Posted on 05/11/2012 4:54:46 PM PDT by Kaslin

Finance: JPMorgan Chase's surprise $2 billion trading loss brought immediate calls from Washington for still more regulation. But if anything, this shows the costly Dodd-Frank financial regulation has solved nothing.

JPMorgan Chase CEO Jamie Dimon has been a loud critic of the Dodd-Frank financial law — particularly the Volcker Rule, which limits banks' investments for their own accounts.

So no doubt there was some high-fiving in Washington over his bank's $2 billion trading loss.

Dimon was blunt in his own assessment, calling his bank's trading strategy "flawed, complex, poorly reviewed, poorly executed and poorly monitored."

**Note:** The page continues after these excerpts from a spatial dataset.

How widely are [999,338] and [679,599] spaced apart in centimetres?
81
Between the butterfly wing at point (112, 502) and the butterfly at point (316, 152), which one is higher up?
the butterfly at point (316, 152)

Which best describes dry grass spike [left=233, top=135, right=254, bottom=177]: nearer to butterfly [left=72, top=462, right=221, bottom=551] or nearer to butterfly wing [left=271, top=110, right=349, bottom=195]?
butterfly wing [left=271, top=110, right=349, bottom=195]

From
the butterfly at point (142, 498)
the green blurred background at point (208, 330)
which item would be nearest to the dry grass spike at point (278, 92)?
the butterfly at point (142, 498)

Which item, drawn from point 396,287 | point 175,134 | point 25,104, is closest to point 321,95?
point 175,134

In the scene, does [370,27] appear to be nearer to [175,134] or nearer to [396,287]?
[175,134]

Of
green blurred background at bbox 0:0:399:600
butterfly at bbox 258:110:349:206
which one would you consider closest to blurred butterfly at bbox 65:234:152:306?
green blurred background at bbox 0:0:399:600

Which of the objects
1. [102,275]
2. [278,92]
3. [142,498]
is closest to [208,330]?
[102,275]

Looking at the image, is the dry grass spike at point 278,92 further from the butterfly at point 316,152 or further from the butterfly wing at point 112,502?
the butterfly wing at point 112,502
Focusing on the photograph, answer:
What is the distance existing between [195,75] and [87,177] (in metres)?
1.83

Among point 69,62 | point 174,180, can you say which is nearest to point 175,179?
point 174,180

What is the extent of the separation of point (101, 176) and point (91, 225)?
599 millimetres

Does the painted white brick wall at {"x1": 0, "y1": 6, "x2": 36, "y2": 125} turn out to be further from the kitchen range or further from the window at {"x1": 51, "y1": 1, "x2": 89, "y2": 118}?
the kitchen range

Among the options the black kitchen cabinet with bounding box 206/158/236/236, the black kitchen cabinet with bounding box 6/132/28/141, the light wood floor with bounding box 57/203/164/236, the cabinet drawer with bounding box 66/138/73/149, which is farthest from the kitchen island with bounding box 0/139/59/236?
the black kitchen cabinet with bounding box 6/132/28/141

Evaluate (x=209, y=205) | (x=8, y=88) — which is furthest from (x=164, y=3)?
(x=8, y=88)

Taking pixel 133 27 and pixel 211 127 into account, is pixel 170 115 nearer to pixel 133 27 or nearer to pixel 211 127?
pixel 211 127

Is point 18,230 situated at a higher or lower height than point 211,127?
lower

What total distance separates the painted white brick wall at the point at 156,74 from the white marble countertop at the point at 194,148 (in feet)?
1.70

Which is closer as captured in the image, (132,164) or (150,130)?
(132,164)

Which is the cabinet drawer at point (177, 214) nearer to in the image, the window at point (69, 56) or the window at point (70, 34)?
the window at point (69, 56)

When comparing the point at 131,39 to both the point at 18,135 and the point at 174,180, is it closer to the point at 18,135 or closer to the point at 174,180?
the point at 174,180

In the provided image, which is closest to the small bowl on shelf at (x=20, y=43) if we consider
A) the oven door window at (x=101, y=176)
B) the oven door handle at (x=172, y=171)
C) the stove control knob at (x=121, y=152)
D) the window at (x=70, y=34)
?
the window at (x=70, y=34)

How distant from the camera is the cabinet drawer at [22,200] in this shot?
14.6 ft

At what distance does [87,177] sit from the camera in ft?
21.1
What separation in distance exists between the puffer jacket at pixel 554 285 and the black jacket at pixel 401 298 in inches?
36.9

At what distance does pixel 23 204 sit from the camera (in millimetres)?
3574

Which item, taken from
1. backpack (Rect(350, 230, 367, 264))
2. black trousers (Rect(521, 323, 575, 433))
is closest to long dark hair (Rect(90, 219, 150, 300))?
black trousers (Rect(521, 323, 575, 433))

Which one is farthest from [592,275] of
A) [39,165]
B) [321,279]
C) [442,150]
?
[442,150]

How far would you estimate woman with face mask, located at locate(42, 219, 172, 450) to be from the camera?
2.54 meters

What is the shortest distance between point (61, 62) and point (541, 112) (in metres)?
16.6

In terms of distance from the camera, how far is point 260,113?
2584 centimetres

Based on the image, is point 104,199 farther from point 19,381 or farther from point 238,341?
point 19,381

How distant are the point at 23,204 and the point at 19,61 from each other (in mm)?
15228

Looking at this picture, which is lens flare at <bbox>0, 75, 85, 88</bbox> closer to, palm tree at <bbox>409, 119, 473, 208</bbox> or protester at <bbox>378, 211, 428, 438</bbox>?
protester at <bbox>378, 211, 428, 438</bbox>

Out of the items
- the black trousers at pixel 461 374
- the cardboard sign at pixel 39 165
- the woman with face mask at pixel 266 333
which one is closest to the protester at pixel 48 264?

"We will admit it, we will fix it and move on," he added. But that's not enough for some.

"The enormous loss JPMorgan announced today is just the latest evidence that what banks call hedges are often risky bets that so-called too-big-to-fail banks have no business making," said Democratic Sen. Carl Levin.

This is hysteria masquerading as policy.

Yes, a JPMorgan Chase trader — dubbed the London Whale — made a bad series of decisions in hedging against the company's portfolio.

(Excerpt) Read more at news.investors.com ...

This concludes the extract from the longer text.